The good news is that we are now safe and sound in our little bunker here in the south side of Salt Lake. Today started off with good food. No, I take that back – GREAT food. I would say that it was the best diner food I have ever had in my life. I had a real sausage, cheese and egg biscuit sandwich and Luxury Potatoes, which were basically O’Brien potatoes but about 300% more luxurious. Really. Now let me go back to that biscuit sandwich. The biscuit was awesome. It was huge and fluffy and had no remnants metal or the metallic flavor you get from using canned biscuits. The sausage is made by the owner’s grandfather (by hand) daily and he only uses the Laramie County Fair’s 1st Prize Pig and 100-year old recipe.* Kent had amazing corned beef hash and some other food that I really didn’t pay attention to since I was fully enamored with my biscuit sandwich. The best food of our lives was thanks to Luxury Diner, connected to the Wyoming Hotel in Cheyenne. It was perfectly located between our hotel and the entrance ramp to 80 West.
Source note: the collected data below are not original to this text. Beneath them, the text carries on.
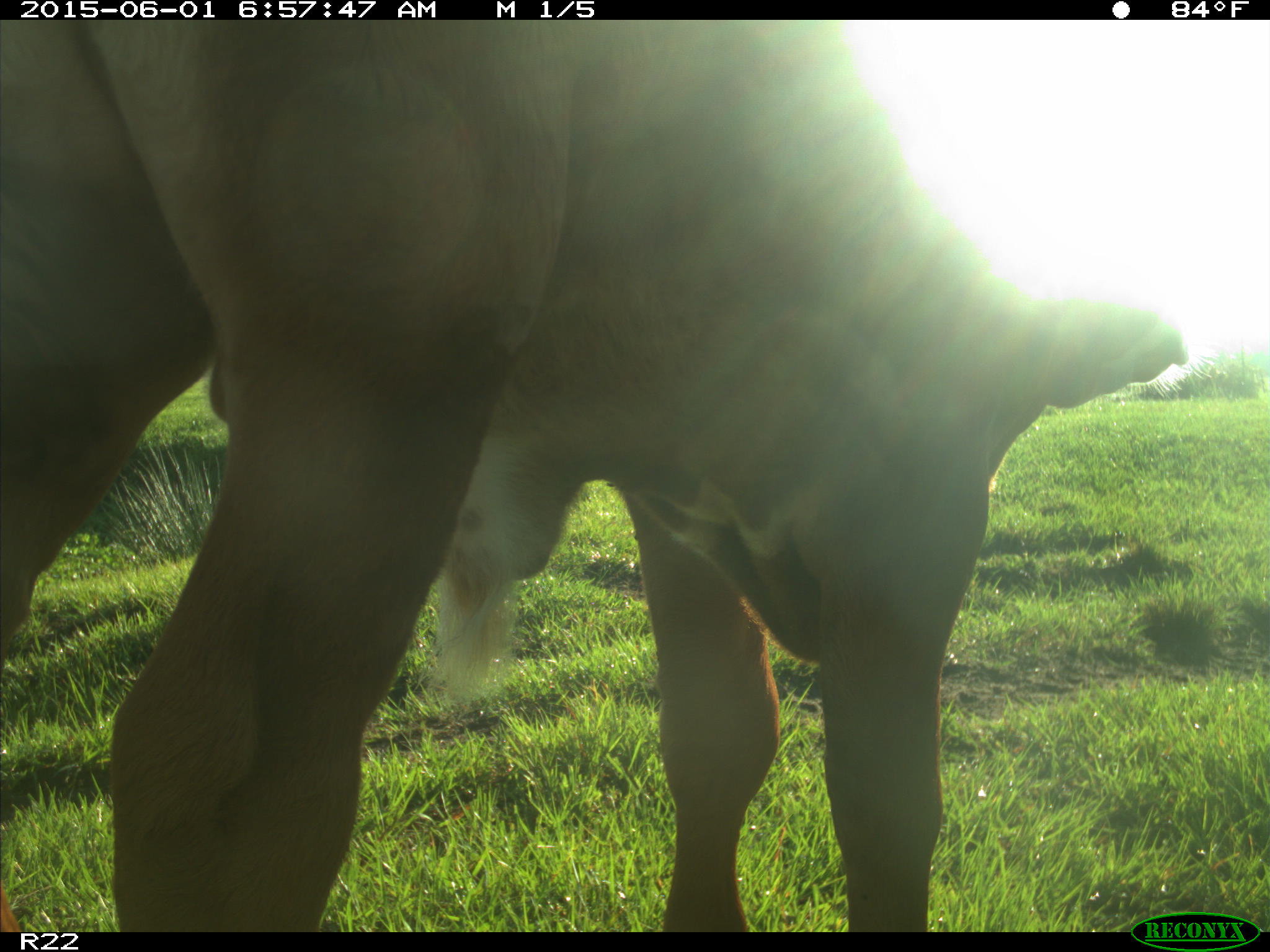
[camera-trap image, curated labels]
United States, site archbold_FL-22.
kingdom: Animalia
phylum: Chordata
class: Mammalia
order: Artiodactyla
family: Bovidae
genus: Bos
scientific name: Bos taurus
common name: domestic cow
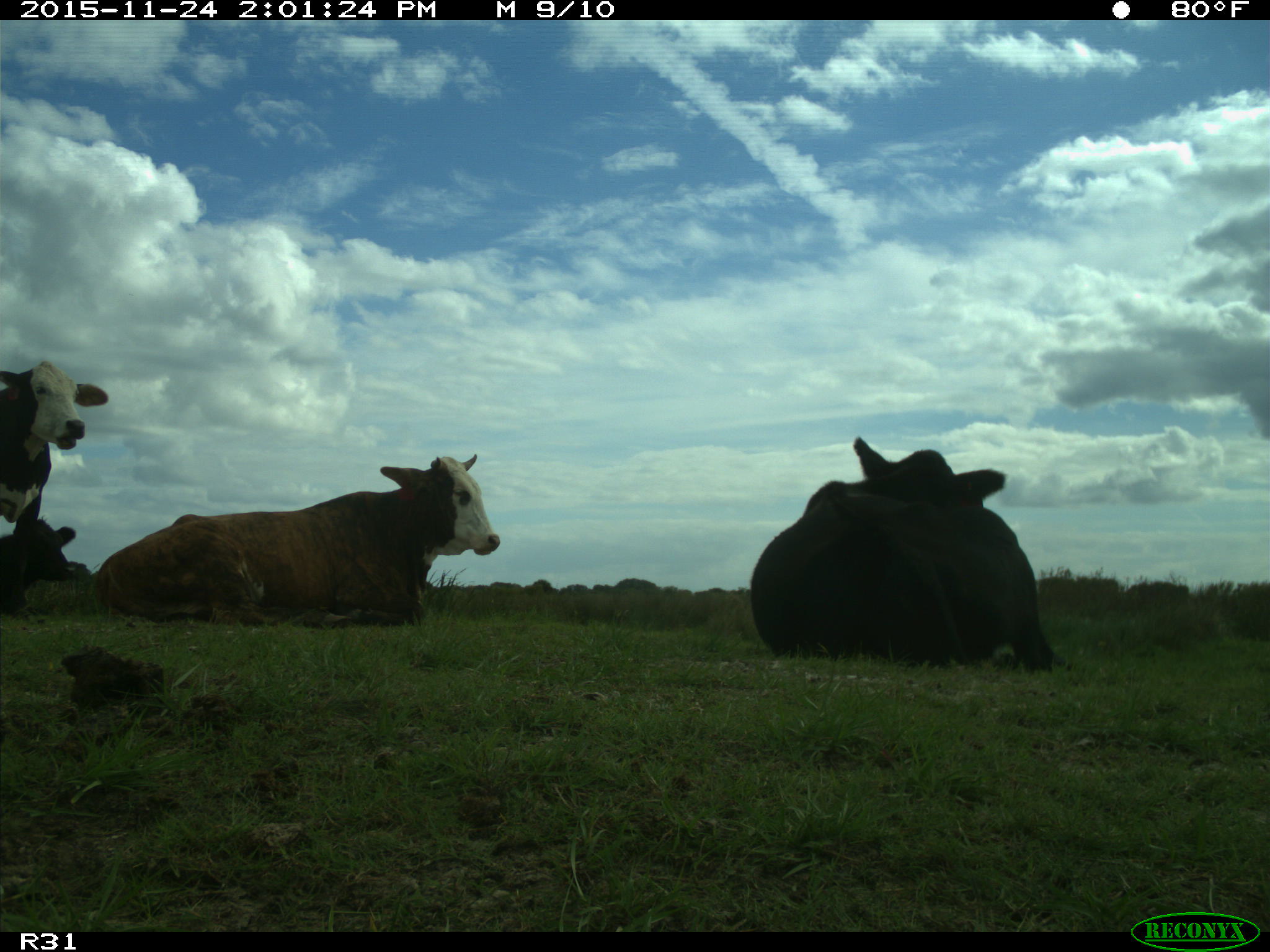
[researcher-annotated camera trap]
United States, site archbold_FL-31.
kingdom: Animalia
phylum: Chordata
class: Mammalia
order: Artiodactyla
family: Bovidae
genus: Bos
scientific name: Bos taurus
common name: domestic cow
Bos taurus (domestic cow).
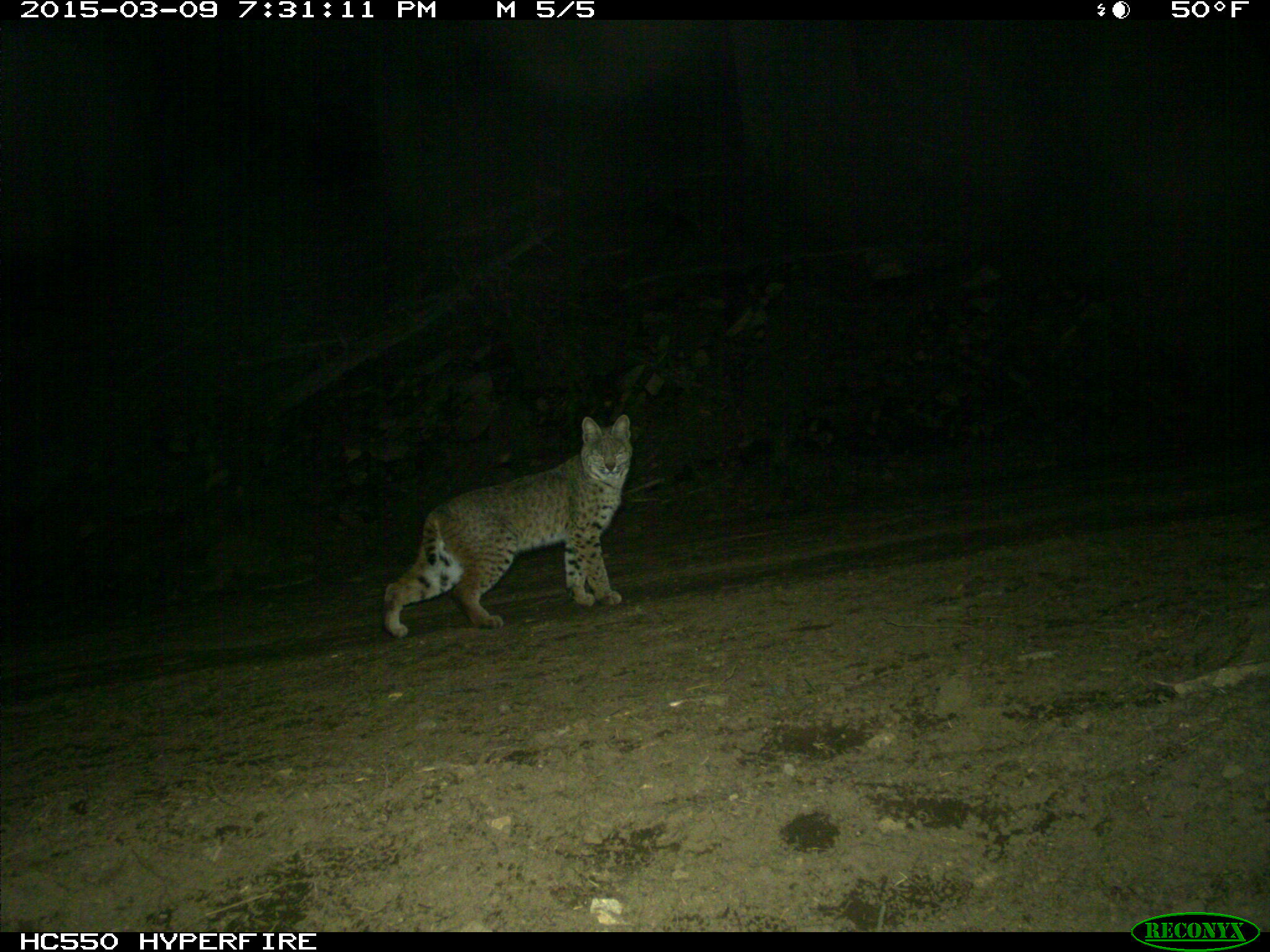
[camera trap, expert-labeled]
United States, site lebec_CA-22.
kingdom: Animalia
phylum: Chordata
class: Mammalia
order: Carnivora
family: Felidae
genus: Lynx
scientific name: Lynx rufus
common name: bobcat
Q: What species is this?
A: Lynx rufus (bobcat).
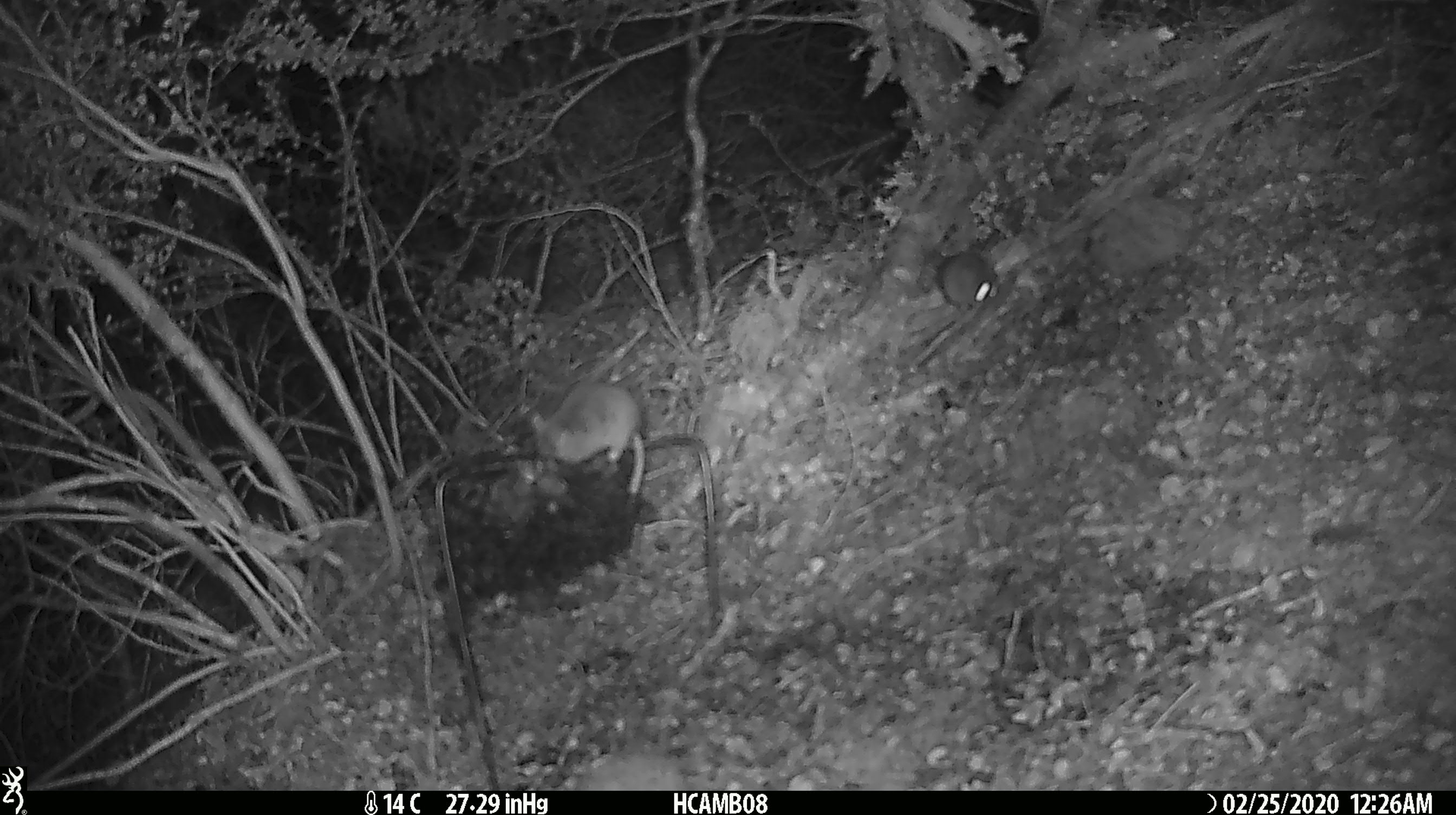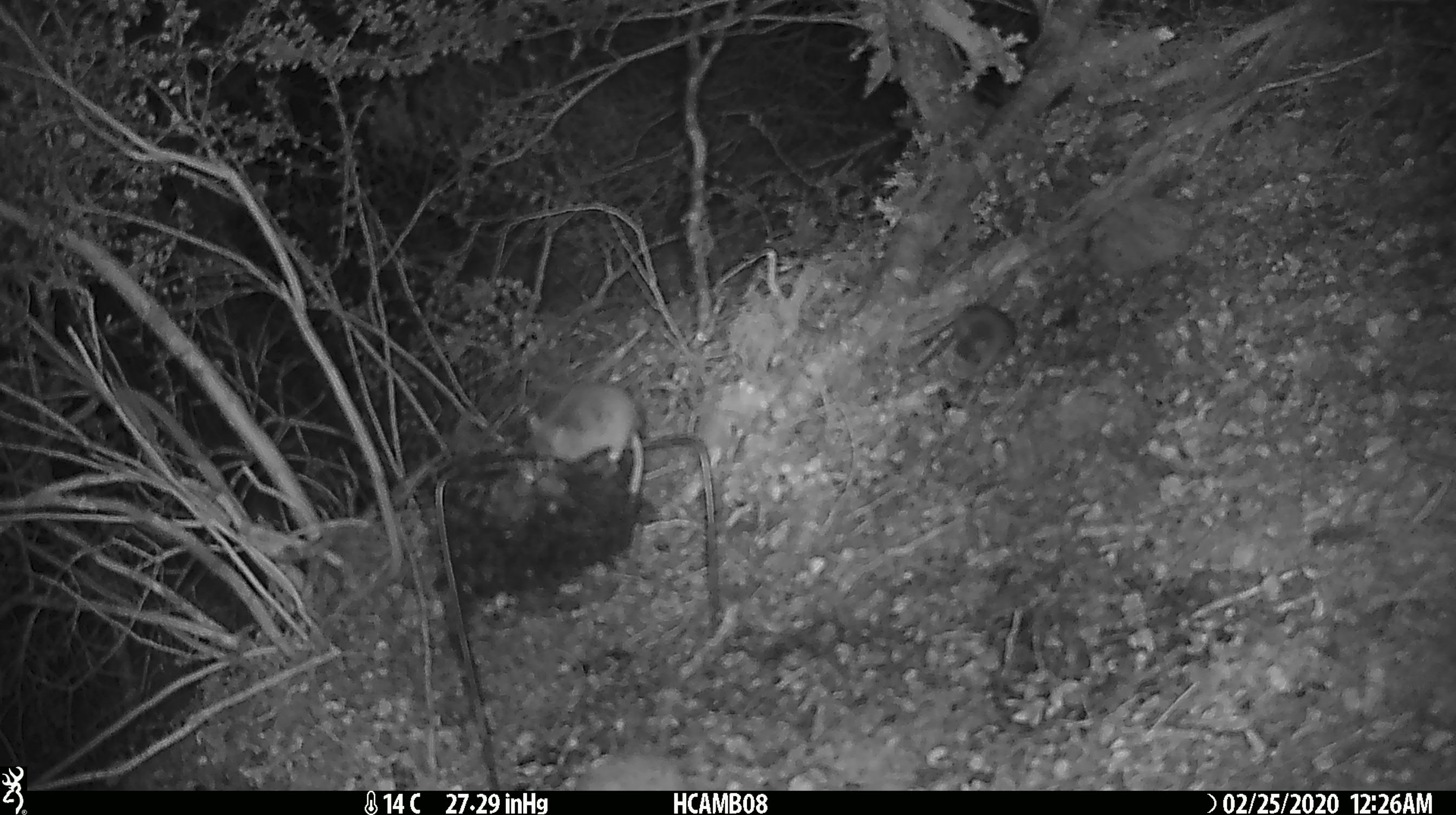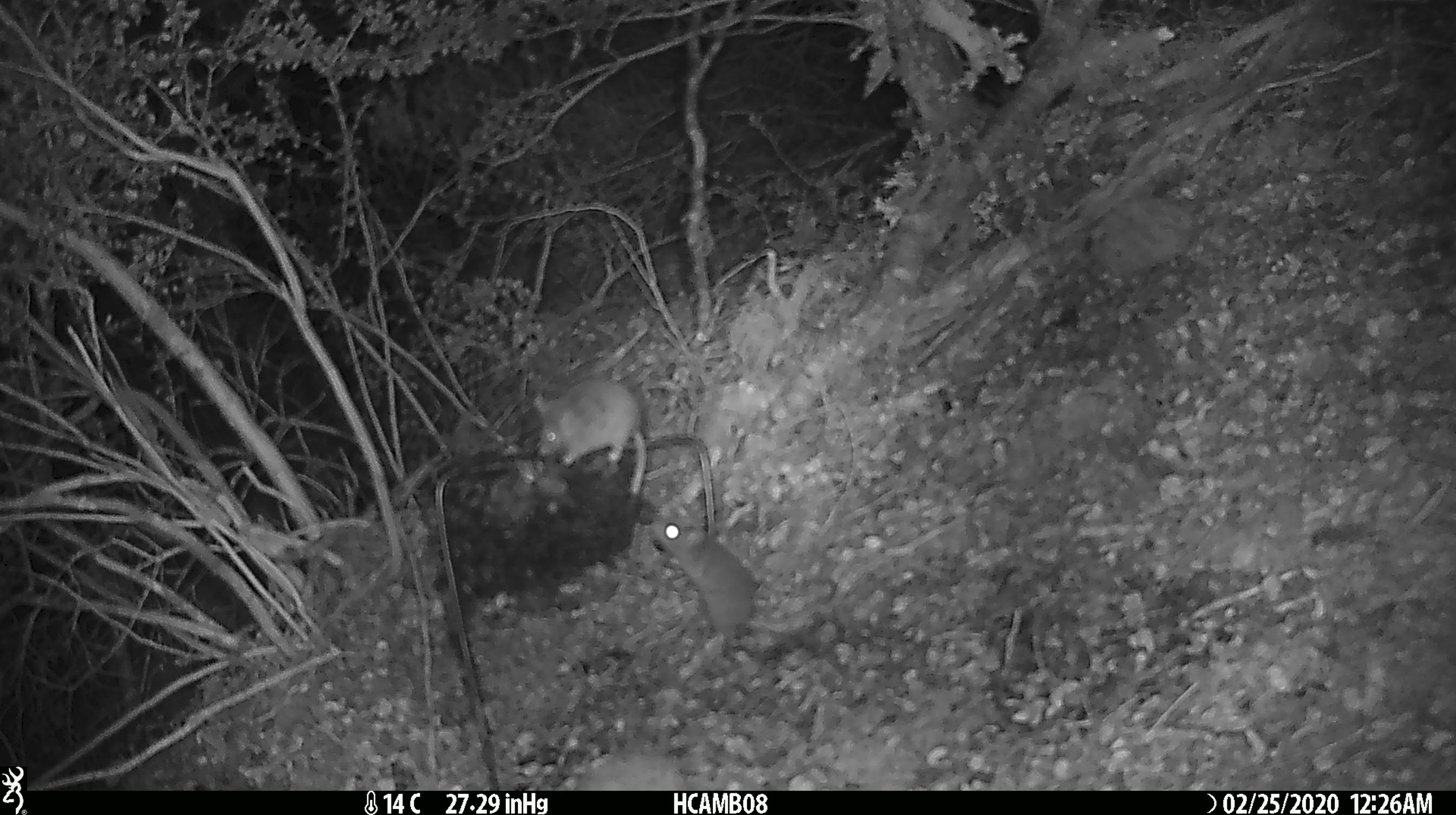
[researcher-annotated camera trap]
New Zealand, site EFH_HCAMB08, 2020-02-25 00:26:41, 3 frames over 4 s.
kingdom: Animalia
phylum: Chordata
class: Mammalia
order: Rodentia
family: Muridae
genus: Mus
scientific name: Mus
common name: mouse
Mouse (Mus).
The car has been giving us a little sputter-business when trying to start, so we decided to call up the local mechanic to see what the heck was up. We had the nice teen boy check our battery and after being told we were over 50% good in that department, we got on the road and started on our way through vast, beautiful big-sky Wyoming.
Our first stop was the nation’s smallest town, Buford, WY. It has a population of uno and consists of a little house and a big authentic Buford town sign. The best part was a guy named Buford pulled up and wanted us to take a picture of him in front of the Buford sign. Only in BUFORD!
Our second little stop was the nation’s favorite roadside attraction: The Wyoming Frontier Prison. They keep portions of the rope that they hanged people with underneath glass cases next to photos of the unfortunate inmate. It was creepy. There were dusty photos and confiscated shanks and barbed wire and a little gift shop. There was also a frame made entirely out of Camel cigarette packages, using no binding material. We took some dumb pictures and got the hell out of that prison!
We stopped for Subway in Green River, got misinformation about how long the drive would be from there to Salt Lake City (3.5 hours) and got to Salt Lake City in about 2 hours. We don’t think that the Subway girl has ever left Green River.
*This sentence regarding the origins of Luxury Diner’s sausage has not been confirmed.
Kent has been working on the photo gallery while I write this. His contribution:
“And now here’s a thousand pictures of clouds.”





























































Kent – better than Annie’s sausage? (Your girlfriend eats a lot of pork.)
I love pork. Rick, can you send us some of Annie’s sausage? I have never tried it, and if you say it is better than Luxury Diner’s – I think it’s worth the overnight postage. Everyone knows that pork, in any form, is the perfect beach food.
Not better than Annie’s… IMPOSSIBLE!